Best Practices For FMLA Compliance for Employers
Training and Communication
- Provide regular FMLA training to managers, supervisors, and leave administrators
- Use Department of Labor resources including PowerPoint presentations and guides
- Establish clear internal procedures for handling leave requests
- Maintain open communication lines with employees throughout the leave process
Documentation Systems
- Create standardized forms and processes
- Track deadlines carefully for all notice requirements
- Document all communications with employees regarding leave
- Maintain centralized leave tracking systems
- Ensure medical records confidentiality
Policy Development
- Develop comprehensive leave policies addressing FMLA requirements
- Include clear procedures for requesting and documenting leave
- Define paid leave substitution rules
- Establish fitness-for-duty certification requirements if desired
- Review and update policies regularly
Proactive Compliance
- Conduct regular self-audits of FMLA administration
- Monitor posting compliance at all locations
- Review employee handbooks annually
- Stay informed about regulatory changes and guidance
- Seek legal counsel when questions arise
Frequently Asked Questions
1. Can we require employees to provide medical certifications for each absence when taking intermittent FMLA leave?

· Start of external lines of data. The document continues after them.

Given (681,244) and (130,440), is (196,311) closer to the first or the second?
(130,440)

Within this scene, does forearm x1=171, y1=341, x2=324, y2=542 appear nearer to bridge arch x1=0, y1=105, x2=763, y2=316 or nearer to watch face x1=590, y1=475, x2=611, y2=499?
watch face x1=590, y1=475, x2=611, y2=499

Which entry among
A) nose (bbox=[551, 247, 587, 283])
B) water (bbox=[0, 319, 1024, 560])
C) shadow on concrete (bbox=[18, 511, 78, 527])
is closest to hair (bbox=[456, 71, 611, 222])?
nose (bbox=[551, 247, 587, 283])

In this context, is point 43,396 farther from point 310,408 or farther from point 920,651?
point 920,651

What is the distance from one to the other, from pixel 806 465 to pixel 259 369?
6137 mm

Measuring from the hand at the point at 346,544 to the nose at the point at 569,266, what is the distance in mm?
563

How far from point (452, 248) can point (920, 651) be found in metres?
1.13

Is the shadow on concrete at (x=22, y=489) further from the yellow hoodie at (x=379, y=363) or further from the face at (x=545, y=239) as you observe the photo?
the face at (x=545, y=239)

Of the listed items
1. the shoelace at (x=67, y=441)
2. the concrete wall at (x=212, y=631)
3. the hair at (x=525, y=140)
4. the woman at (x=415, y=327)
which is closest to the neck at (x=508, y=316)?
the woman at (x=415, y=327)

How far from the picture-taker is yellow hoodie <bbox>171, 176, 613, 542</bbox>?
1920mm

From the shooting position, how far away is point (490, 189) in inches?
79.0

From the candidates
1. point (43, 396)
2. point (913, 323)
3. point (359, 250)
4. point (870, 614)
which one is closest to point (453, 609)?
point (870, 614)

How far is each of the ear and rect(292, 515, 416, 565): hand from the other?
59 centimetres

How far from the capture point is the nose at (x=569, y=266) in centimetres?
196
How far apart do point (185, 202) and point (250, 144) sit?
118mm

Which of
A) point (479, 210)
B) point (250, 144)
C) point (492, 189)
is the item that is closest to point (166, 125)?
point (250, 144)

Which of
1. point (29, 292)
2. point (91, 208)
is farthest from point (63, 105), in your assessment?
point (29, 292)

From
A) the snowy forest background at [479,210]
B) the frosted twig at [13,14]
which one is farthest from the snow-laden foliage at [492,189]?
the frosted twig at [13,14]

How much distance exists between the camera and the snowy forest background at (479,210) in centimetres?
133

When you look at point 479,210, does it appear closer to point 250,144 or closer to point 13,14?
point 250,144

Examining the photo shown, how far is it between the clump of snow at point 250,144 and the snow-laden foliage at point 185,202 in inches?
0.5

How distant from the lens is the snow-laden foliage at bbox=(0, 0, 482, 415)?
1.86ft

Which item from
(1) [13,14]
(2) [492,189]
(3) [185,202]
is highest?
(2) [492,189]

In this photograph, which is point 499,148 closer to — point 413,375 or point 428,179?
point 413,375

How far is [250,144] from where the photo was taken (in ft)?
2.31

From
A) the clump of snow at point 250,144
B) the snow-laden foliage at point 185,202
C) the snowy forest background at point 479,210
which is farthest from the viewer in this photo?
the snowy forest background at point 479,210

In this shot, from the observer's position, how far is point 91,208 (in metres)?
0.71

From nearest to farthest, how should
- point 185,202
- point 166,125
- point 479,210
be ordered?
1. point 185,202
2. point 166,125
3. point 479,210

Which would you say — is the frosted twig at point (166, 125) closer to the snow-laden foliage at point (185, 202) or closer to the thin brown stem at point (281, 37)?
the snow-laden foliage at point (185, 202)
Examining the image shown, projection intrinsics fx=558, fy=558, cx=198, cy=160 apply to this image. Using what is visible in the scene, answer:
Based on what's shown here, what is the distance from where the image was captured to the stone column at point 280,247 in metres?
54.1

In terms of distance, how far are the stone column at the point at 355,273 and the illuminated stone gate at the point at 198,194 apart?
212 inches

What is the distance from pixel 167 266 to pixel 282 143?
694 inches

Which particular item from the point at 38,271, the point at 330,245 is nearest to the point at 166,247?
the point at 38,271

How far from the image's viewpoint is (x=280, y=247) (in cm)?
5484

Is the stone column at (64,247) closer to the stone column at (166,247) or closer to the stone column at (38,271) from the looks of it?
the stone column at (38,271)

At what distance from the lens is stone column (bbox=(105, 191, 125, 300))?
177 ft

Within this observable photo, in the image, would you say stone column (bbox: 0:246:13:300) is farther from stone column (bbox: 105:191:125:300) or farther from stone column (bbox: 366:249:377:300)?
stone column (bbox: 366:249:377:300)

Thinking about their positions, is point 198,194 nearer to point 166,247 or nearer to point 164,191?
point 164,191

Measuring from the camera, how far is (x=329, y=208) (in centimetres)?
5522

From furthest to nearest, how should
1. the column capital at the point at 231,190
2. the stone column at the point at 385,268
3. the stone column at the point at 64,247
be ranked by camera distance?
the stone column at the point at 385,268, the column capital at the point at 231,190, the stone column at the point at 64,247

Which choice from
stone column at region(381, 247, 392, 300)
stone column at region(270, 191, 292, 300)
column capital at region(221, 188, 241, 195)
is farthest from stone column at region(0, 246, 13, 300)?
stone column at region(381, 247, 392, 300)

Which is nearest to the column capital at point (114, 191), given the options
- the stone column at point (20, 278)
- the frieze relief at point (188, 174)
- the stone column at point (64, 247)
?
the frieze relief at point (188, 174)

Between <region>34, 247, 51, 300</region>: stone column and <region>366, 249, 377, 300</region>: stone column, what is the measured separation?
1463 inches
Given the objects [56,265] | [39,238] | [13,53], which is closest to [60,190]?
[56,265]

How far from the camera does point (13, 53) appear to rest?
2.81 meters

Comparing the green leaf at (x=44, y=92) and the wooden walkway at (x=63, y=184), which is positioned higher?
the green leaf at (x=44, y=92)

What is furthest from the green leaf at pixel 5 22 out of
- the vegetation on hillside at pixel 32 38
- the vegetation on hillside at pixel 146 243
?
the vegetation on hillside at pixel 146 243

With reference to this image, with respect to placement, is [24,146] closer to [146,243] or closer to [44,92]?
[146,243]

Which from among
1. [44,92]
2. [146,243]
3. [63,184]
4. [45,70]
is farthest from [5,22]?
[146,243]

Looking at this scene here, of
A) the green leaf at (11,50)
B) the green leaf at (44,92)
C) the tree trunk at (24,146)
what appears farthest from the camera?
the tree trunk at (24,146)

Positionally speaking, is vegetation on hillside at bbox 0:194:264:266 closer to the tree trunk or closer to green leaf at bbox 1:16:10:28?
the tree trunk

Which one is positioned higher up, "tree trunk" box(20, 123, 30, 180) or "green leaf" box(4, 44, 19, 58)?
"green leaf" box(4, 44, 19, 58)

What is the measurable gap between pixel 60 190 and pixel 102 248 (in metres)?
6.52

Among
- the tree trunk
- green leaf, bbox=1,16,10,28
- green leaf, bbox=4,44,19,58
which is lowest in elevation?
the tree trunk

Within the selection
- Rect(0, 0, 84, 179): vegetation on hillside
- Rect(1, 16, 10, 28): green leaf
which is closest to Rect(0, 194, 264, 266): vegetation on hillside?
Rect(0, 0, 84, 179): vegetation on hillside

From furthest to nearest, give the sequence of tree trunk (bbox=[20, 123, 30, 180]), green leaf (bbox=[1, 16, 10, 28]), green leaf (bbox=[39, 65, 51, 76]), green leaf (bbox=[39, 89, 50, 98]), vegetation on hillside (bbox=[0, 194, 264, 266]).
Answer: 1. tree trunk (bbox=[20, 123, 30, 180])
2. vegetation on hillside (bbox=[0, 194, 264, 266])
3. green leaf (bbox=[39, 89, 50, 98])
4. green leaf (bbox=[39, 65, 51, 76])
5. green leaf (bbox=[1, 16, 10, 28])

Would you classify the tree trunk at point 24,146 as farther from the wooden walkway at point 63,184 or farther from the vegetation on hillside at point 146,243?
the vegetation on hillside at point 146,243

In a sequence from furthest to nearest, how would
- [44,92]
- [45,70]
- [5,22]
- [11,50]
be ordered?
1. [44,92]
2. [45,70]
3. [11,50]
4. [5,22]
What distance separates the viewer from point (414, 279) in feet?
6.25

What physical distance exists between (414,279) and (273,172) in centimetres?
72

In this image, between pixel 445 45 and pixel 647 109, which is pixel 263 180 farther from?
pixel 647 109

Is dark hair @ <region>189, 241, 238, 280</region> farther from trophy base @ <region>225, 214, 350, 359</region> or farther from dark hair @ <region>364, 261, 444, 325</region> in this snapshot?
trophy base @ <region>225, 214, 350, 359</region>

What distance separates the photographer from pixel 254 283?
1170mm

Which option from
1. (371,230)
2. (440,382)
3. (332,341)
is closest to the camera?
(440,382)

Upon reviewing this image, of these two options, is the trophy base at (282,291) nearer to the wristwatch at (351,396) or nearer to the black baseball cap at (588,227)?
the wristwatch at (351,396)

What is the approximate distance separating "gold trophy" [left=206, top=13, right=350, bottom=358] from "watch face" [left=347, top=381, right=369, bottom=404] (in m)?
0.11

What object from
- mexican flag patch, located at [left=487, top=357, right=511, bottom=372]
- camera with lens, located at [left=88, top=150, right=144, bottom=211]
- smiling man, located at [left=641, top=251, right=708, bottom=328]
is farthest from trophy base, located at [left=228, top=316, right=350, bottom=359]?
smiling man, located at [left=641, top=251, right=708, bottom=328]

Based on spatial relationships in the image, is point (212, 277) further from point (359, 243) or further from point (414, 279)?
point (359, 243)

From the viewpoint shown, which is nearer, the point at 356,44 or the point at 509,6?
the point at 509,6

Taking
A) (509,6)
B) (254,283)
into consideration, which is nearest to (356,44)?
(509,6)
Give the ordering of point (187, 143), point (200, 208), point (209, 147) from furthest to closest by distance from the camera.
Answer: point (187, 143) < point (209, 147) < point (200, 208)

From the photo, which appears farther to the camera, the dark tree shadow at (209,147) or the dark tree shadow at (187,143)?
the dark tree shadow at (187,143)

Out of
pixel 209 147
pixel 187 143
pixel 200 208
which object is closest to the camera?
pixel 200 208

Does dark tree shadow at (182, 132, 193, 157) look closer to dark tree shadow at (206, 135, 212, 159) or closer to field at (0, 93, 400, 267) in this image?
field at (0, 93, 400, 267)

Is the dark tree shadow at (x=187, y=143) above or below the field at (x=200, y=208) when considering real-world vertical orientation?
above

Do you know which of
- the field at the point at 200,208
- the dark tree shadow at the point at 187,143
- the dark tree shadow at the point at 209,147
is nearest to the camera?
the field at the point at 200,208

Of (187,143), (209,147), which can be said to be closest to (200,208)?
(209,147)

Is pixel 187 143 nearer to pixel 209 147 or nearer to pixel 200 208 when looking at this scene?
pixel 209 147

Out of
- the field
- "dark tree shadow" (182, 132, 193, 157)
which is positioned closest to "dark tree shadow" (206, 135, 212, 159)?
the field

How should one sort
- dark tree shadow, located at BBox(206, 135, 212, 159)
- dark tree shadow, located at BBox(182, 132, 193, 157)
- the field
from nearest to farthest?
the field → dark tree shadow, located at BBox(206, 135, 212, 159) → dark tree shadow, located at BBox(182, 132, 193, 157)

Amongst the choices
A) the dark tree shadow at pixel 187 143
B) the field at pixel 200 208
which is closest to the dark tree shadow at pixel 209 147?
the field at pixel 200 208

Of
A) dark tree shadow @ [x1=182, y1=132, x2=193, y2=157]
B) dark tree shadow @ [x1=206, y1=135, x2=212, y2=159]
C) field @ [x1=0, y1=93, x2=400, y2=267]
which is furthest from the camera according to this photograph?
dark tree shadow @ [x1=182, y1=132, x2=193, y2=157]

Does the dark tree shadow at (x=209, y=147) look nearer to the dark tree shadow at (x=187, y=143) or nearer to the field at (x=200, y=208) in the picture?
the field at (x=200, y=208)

No. Once you receive a complete and sufficient medical certification, you cannot require additional certifications or doctor’s notes for each absence. Doing so may constitute interference with FMLA rights. However, you may request recertification under specific circumstances, such as every 30 days in connection with absences, every six months for chronic conditions, or when circumstances change significantly.
2. What happens if an employee doesn’t return to work after FMLA leave expires?
If the employee doesn’t return when leave expires and has no right to additional FMLA leave, you may treat the failure to return under your normal absence and leave policies. You may also recover health insurance premiums paid during leave, unless the employee couldn’t return due to their serious health condition, a covered family member’s serious health condition, or other circumstances beyond their control.
3. Can we deny FMLA leave if an employee hasn’t worked the required 1,250 hours because they’ve been on extended leave?
Generally yes, if the employee doesn’t meet the 1,250 hours of service requirement during the 12 months immediately before the requested leave. However, remember that only actual hours worked count—paid time off doesn’t count toward the 1,250 hours. Also note that employees returning from USERRA-covered military service receive credit for hours they would have worked but for the military service.